8- Ensuite, un aspect important échappe à ces anti-bancaires primaires, c’est que les banques n’ont jamais intérêt à transférer des dépôts à l’étranger, car c’est leur liquidité en devises qui s’en trouverait affaiblie. Elles l’ont fait à un moment donné, furtivement et d’une façon limitée, peut-être à la suite de pressions, d’impératifs liés à des besoins urgents ou pour préserver leur réputation, tout en espérant que ces montants reviendraient sûrement après l’orage, supposé momentané.
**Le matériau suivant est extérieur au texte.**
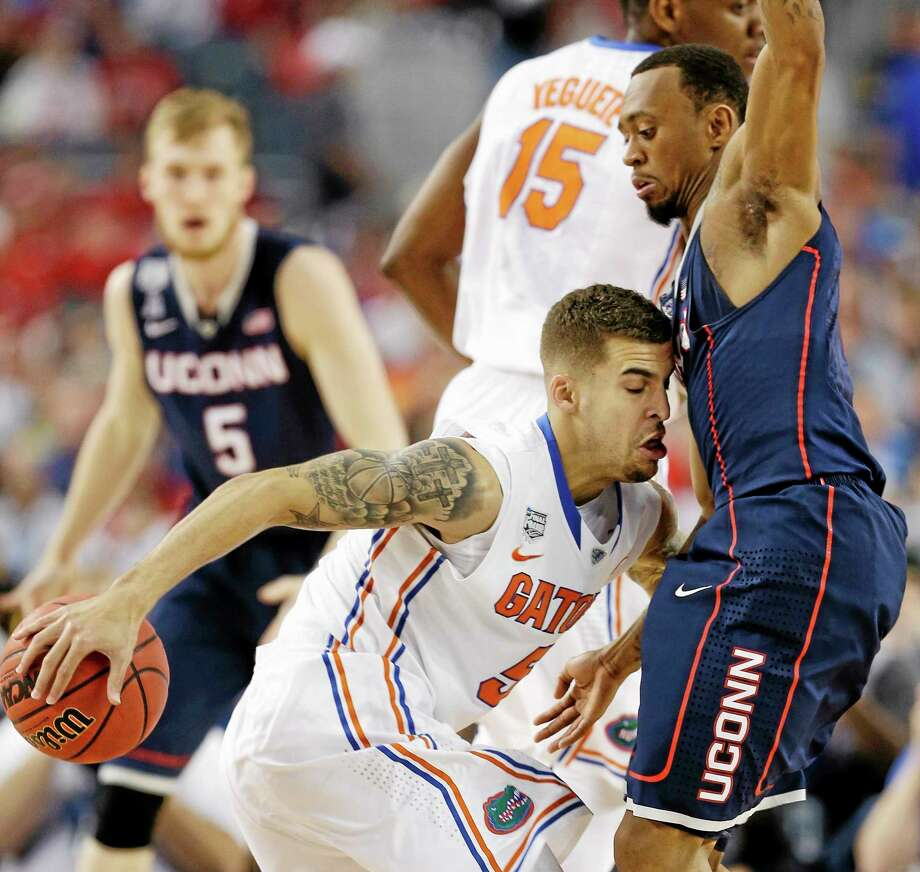 Florida's Scottie Wilbekin runs into UConn's Ryan Boatright during the first half of the Huskies' 63-53 win in the national semifinals at the Final Four on Saturday night in Arlington, Texas. Photo: David J. Phillip — The Associated Press  / AP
9- Quoi qu’il en soit, des demandes de rapatriement de ces montants fuités n’ont jamais cessé depuis quatre ans que cette histoire dure et qu’on fait mousser jusqu’à la lie. Or ceci serait impossible dans bien de cas: si l’argent transféré a été utilisé pour un investissement ou payer des impôts ou soigner un malade. D’ailleurs, au cas où certains montants sont rapatriés, ils appartiennent toujours à leurs propriétaires; ils ne peuvent être utilisés pour rembourser d’autres déposants. Et les nouveaux venus, comme les anciens déposants, seront soumis aux mêmes circulaires (151, 158…).

10- Enfin, avec ou sans transferts à l’étranger, il est établi que c’est la ruée des déposants qui bloque le système, comme dans d’innombrables cas dans des pays riches ou moins riches. Les derniers exemples sont la Silicon Valley Bank aux USA ou le Crédit suisse.

Mais toute cette histoire n’aurait jamais dû exister si on avait adopté une loi de contrôle de capitaux dès les premiers jours. Le projet de loi a bien été soumis au Parlement assez tôt. Le gouverneur de la BDL et les banques l’ont requis dès le début.

En attendant sa promulgation, l’Association des banques au Liban (ABL) a appelé les banques, en novembre 2019, à "limiter les transferts à l’étranger aux besoins personnels urgents", le temps que les commissions parlementaires puissent boucler la délibération et adopter le projet de loi que l’ABL croyait imminent.

Or quatre ans plus tard, il est toujours en discussion dans les commissions! C’est que le Parlement a toujours été adepte d’un adage bien connu: il ne faut jamais remettre à demain ce qu’on peut ne pas faire du tout.